The question of whether a city is to be held liable if sewage, which would otherwise pass away with the waters of a stream, is obstructed and detained by the act of persons other than the person injured thereby, does not arise under the pleadings and proof in this case. Complaint is made that the court refused to give the following instruction:

*250“ The court instructs the jury that the plaintiff can not recover in this case for speculative damages, and if speculation or conjecture is resorted to for the purpose of determining whether the alleged injury results from the' wrongful act of the defendant, or from some other cause, then the plaintiff can not recover for such injury.”

It is abstractly true that if mere speculation and conjecture must be resorted to in order to determine whether an injury results from the act complained of, or from some other cause, damages can not be allowed for such injury. That is to say, a recovery can be had only when it is shown that the injury flows from the wrongful act as the direct result thereof.

This principle is clearly and repeatedly stated in other instructions given to the jury on behalf of the appellant, and by the sixth instruction also, given for the city, the jury were expressly told that they must be governed sloely by the evidence, and that they had no right to indulge in speculation or conjecture not supported by the evidence. Moreover, it is not strictly accurate to say that a plaintiff can not recover if ” speculation or conjecture is resorted to. Becovery is only denied when speculation or conjecture “ has to be ” employed, to determine whether the injury is the result of the wrongful acts charged in the declaration, or from some other cause. To this effect, I. B. & W. R. R. v. Birney, 71 Ill. 391.

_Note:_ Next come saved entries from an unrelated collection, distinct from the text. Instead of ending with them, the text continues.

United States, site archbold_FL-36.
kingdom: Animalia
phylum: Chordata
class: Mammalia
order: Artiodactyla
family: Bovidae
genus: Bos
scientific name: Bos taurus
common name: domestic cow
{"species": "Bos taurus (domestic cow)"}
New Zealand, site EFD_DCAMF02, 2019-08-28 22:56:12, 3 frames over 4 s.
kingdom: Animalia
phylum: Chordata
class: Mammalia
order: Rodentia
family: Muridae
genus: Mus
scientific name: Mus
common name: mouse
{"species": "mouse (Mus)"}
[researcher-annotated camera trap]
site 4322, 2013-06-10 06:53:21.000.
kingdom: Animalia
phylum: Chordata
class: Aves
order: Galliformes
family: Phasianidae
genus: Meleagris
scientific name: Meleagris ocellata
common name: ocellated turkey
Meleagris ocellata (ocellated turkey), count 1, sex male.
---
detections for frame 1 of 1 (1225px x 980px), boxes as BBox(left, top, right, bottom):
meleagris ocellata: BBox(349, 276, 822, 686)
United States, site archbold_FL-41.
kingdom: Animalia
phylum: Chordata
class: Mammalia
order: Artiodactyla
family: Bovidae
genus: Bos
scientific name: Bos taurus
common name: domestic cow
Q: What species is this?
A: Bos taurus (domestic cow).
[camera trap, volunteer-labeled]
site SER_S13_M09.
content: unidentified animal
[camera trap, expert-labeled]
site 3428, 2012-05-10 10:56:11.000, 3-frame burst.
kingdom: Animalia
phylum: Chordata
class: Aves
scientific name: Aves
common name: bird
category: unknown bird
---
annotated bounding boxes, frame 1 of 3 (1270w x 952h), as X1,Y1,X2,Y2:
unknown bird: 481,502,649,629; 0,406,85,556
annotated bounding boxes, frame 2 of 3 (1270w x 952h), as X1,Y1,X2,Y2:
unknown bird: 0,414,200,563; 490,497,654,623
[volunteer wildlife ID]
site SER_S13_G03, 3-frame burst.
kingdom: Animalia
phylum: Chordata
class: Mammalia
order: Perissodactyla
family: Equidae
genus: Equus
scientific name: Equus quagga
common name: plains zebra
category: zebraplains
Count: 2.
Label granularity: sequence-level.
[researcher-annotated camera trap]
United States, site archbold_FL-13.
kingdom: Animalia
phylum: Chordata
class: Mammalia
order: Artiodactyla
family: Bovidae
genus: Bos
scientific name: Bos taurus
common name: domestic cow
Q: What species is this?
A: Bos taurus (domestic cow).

Complaint is made of the refusal of the court to give tivo other instructions asked by the appellant, the effect of each being that no recovery could be had unless it appeared that the appellee suffered damages different and distinct from the damage sustained by the general public. If the principle thus announced is conceded to be, in the abstract, correct, as to which we express no opinion, yet it was not error to refuse these instructions. The declaration and proof offered in its support is that the sewage was discharged in the immediate vicinity of the appellee’s home, where he and his family resided, and that the effluvia therefrom, by reason of the proximity of the mouth of the sewer, *251reached and permeated his dwelling, and nauseated and sickened its inmates. Such an injury, and the consequent damages, were special to the appellee, and entirely distinct and separate from what the public may have suffered in a general way, though from the same cause.

There was no occasion for advising the jury as to a rule or principle of law that had no application to the case in hand.

We do not think the alleged errors well assigned, but believe the judgment is just and lawful, and should be and is affirmed.